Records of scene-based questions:
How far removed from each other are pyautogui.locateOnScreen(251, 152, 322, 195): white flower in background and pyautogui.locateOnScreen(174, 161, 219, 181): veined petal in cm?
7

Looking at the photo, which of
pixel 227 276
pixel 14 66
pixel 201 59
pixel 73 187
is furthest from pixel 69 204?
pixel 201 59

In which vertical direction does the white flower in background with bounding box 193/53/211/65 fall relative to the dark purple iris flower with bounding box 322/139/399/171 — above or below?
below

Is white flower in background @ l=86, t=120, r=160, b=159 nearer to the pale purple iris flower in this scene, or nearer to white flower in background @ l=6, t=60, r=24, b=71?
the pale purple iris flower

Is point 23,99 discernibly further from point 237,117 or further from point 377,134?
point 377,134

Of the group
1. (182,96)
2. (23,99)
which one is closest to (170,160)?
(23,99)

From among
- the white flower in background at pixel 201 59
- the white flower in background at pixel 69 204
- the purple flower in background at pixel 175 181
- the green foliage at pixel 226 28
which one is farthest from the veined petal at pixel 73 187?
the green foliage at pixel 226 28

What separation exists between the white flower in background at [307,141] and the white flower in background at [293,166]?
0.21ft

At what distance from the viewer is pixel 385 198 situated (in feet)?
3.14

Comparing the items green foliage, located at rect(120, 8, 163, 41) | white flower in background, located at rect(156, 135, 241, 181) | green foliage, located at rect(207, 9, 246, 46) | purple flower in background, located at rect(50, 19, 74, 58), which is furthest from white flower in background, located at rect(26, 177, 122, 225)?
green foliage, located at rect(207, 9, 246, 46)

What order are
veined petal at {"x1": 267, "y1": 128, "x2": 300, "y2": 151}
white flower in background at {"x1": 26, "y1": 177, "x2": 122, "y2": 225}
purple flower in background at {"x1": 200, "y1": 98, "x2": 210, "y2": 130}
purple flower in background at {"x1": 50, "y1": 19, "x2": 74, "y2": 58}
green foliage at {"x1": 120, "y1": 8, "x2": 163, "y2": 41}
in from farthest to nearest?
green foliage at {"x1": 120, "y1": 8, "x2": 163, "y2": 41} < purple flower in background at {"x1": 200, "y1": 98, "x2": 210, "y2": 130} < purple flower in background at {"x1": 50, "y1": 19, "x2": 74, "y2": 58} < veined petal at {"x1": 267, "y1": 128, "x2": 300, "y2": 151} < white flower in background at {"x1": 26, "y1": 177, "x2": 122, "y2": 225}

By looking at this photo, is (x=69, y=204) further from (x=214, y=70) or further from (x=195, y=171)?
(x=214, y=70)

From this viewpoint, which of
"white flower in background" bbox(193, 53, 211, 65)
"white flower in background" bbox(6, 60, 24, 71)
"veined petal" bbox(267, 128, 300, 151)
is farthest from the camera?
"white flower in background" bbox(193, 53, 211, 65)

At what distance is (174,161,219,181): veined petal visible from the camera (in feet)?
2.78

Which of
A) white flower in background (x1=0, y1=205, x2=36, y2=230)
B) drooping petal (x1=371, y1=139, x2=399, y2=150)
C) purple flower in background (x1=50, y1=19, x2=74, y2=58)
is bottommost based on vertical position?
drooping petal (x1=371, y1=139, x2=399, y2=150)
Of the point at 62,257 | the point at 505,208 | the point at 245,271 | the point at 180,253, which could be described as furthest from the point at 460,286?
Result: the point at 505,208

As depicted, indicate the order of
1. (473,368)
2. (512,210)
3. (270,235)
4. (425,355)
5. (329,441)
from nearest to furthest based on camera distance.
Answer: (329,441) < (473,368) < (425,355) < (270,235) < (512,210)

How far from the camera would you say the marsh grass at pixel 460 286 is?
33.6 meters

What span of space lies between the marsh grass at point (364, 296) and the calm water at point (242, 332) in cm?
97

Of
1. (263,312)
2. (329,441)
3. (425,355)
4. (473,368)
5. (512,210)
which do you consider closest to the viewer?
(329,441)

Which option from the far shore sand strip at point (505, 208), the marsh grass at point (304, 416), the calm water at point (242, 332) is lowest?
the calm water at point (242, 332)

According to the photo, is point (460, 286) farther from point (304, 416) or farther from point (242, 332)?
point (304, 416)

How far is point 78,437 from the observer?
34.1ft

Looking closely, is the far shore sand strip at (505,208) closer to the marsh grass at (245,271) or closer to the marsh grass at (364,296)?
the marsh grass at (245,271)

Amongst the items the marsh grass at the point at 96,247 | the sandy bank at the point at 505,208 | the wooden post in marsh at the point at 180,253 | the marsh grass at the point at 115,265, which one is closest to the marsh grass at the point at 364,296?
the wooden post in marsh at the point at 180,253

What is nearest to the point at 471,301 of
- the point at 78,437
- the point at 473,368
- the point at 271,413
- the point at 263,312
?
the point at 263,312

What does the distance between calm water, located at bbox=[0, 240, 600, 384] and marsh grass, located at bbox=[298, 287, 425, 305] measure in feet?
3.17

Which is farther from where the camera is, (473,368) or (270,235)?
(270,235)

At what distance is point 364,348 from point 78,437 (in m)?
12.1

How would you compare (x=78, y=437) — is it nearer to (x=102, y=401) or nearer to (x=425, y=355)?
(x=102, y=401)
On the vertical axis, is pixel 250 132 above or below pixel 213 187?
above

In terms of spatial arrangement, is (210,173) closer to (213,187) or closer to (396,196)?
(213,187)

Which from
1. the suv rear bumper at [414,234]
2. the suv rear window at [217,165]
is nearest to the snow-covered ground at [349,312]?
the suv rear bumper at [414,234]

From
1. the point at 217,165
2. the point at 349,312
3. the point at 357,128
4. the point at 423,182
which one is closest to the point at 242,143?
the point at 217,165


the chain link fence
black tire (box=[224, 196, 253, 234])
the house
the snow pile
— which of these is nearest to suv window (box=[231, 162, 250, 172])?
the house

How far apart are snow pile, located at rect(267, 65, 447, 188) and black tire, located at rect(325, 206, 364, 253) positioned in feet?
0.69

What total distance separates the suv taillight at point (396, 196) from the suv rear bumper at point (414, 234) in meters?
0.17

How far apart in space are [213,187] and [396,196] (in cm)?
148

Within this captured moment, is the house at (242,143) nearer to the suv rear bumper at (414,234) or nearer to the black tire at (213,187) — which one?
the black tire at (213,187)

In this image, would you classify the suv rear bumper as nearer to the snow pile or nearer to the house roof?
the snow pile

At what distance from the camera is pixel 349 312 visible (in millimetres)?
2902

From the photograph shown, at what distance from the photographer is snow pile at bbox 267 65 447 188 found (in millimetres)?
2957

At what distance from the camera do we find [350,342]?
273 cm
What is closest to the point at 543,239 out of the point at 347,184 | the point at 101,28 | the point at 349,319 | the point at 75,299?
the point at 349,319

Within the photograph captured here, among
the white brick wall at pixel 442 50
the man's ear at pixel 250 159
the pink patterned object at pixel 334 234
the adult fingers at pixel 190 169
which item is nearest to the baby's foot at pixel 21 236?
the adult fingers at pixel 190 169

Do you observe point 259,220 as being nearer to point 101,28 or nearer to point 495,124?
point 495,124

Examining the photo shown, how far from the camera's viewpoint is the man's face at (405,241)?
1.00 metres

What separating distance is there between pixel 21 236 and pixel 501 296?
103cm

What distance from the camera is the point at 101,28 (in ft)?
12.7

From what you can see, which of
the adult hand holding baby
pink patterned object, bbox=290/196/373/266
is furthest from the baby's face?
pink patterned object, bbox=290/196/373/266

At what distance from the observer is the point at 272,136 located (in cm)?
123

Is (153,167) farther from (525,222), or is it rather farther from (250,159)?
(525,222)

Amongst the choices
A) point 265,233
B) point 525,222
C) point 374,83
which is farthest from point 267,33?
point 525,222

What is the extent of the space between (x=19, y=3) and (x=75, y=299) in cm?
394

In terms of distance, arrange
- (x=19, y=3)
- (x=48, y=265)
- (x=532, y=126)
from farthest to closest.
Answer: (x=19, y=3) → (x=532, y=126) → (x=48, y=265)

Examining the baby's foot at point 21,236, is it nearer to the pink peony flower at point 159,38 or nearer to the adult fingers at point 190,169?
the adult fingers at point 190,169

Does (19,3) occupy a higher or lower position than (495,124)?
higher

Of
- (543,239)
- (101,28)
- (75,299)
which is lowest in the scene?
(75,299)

* Exercise *
All lines from the one containing "At what distance from the observer" through the end of the records, both ends included, are to be quoted exactly; please add nothing else.

* Reply *
At what distance from the observer is the point at 272,136 located (in cm)?
123

Is (153,167) farther from (525,222), or is it rather farther from (250,159)?
(525,222)

Amongst the choices
A) point 265,233
B) point 525,222
C) point 374,83
which is farthest from point 267,33?
point 525,222

What is the extent of the space between (x=19, y=3) and (x=75, y=299) in cm?
394

In terms of distance, arrange
- (x=19, y=3)
- (x=48, y=265)
- (x=532, y=126)
from farthest to closest.
Answer: (x=19, y=3) → (x=532, y=126) → (x=48, y=265)

Examining the baby's foot at point 21,236, is it nearer to the pink peony flower at point 159,38 or nearer to the adult fingers at point 190,169?
the adult fingers at point 190,169

Does (19,3) occupy a higher or lower position than (495,124)?
higher

Of
- (543,239)
- (101,28)
- (75,299)
which is lowest in the scene?
(75,299)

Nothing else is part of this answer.